WHAT TO PRODUCE: Gather every line of the items below that contains the word "hull", and copy each one out in full.

RECORDS FOR PROCESSING:
+-------+

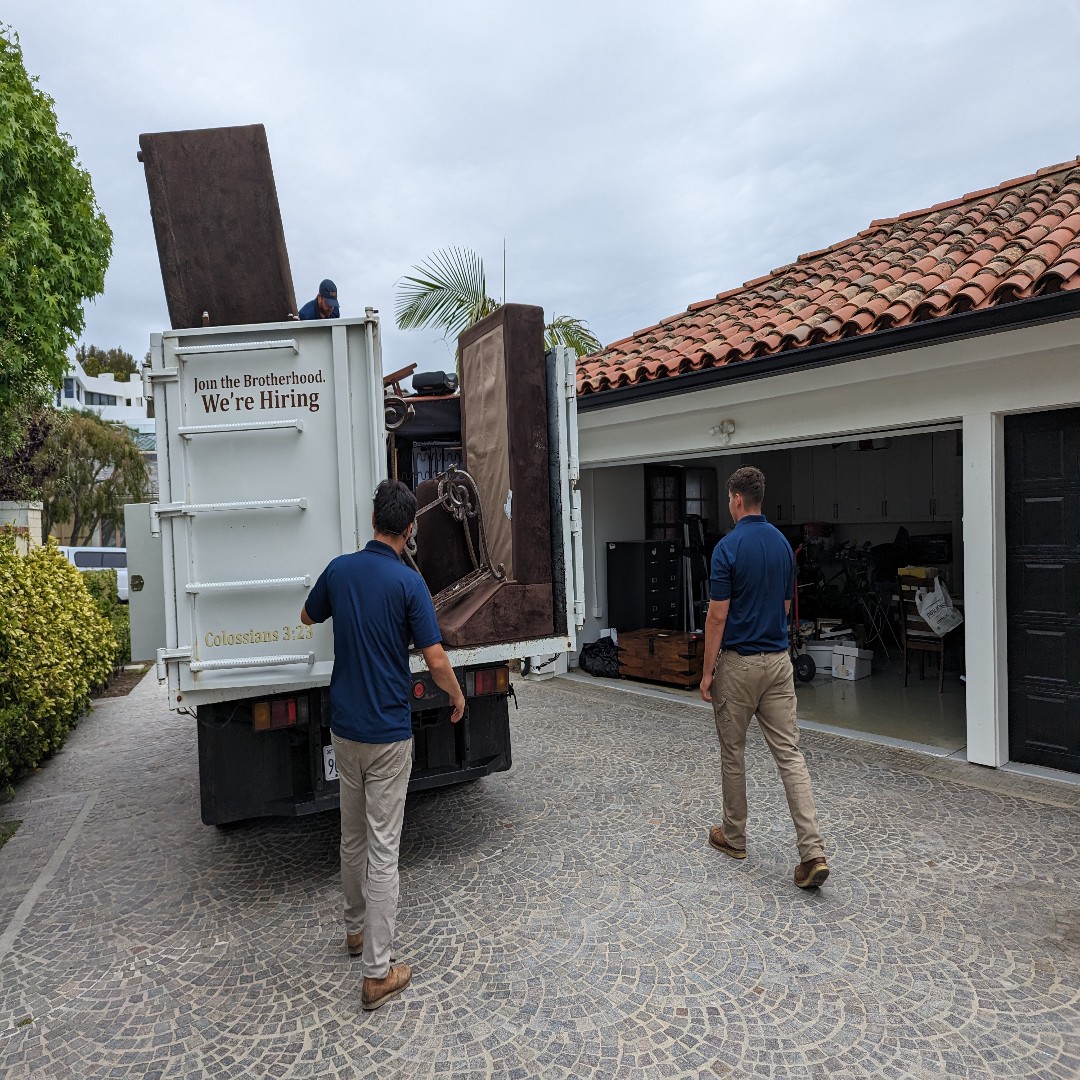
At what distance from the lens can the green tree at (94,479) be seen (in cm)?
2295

+-------+

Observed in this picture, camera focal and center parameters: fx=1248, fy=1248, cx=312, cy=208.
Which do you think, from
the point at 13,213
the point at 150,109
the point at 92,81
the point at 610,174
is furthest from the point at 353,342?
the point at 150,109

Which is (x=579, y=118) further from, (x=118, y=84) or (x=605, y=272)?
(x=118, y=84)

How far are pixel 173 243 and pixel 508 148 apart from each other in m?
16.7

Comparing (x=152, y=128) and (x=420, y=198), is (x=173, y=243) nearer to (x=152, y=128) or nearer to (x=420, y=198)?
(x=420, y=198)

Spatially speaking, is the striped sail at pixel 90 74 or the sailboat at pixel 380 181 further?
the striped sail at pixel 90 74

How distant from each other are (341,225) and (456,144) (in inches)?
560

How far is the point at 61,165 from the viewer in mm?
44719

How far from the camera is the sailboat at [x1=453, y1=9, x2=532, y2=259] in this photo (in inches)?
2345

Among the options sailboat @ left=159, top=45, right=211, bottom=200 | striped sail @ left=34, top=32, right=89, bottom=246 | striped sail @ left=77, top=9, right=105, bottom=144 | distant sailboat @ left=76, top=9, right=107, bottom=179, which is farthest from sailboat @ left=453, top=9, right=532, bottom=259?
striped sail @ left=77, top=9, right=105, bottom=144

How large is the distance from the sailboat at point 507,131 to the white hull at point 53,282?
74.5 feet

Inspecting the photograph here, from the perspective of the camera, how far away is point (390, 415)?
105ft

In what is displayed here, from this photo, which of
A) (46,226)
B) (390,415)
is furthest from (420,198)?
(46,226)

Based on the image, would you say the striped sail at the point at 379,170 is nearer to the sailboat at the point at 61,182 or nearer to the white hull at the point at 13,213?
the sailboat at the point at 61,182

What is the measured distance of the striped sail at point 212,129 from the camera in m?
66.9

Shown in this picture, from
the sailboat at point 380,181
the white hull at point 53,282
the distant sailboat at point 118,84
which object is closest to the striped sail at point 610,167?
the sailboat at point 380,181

+-------+

EXERCISE RESPONSE:
How large is the distance from the sailboat at point 507,131 to the white hull at point 53,282?
Based on the image, would you say the striped sail at the point at 379,170 is nearer to the sailboat at the point at 61,182 or nearer to the white hull at the point at 13,213?
the white hull at point 53,282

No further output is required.